One of the biggest challenges in this setting is scale: not only does the sheer scale of data necessitate parallel processing but it also necessitates distributed models; with over 900 million active users at Facebook, any user-specific sets of features in a linear or non-linear model yields models of a size bigger than can be stored in a single physical computer.
In this talk, I will give a hands-on introduction to one of the most versatile tools for handling large collections of data with distributed probabilistic models: the sum-product algorithm for approximate message passing in factor graphs. I will discuss the application of this algorithm for the specific case of generalised linear models and outline the challenges of both approximate and distributed message passing including an in-depth discussion of expectation propagation and the relation to Map-Reduce - a related technique for dealing with Big data and distributed learning. The talk will be filled with experimental findings when running such systems at the scale of Facebook.

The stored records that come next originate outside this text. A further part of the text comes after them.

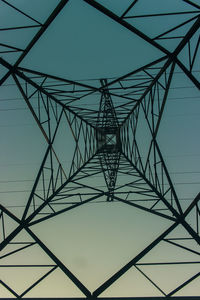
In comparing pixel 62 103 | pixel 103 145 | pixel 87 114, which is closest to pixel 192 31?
pixel 62 103

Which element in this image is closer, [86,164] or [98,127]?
[86,164]

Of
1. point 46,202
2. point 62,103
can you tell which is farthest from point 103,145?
point 46,202

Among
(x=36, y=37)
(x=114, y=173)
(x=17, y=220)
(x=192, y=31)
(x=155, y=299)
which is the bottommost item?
(x=155, y=299)

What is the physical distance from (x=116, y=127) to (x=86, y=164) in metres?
4.57

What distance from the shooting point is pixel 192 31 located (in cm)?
573

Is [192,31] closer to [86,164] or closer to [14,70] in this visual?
[14,70]

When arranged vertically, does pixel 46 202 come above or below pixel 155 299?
above

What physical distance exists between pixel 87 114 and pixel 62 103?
119 inches

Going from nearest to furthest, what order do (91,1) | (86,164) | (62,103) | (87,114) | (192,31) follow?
(91,1), (192,31), (62,103), (86,164), (87,114)

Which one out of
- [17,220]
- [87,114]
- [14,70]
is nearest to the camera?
[17,220]

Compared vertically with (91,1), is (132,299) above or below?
below

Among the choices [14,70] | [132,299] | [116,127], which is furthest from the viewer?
[116,127]

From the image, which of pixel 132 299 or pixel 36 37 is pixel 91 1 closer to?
pixel 36 37

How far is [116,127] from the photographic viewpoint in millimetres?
16500
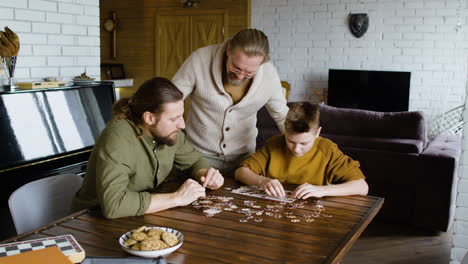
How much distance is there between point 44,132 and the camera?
3137 mm

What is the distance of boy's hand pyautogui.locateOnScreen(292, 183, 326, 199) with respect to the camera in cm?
215

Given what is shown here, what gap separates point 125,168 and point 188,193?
10.7 inches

Speaker bioRalf is working at Facebook on large-scale, distributed learning and prediction as a web services/infrastructure. Before joining Facebook, he was heading the Bing Personalization team which focused on prototyping and enabling personalized experiences across Microsoft's Online Services Division. Prior this his work on Bing, Ralf was Director of Microsoft's Future Social Experiences (FUSE) Labs UK working on new social experiences powered by computational intelligence technologies on large online data collections. Ralf joined Microsoft Research in 2000 as a Postdoctoral researcher and Research Fellow of the Darwin College Cambridge. During his time at Microsoft Research, Ralf was working in the areas of machine learning, information retrieval, game theory, artificial intelligence, optimization and social network analysis. Prior to joining Microsoft, Ralf worked at the Technical University Berlin as a teaching assistant where he obtained both a Diploma degree in Computer Science and a Ph.D. degree in Statistics.
Ralf's research interests include Bayesian inference and decision making, computer games, kernel methods, statistical learning theory and distributed systems. Ralf is one of the inventors of the Drivatars system used in the Forza Motorsport series as well as the TrueSkill ranking and matchmaking system in Xbox 360 Live. He also co-invented the click-prediction technology used in Bing's online advertising system.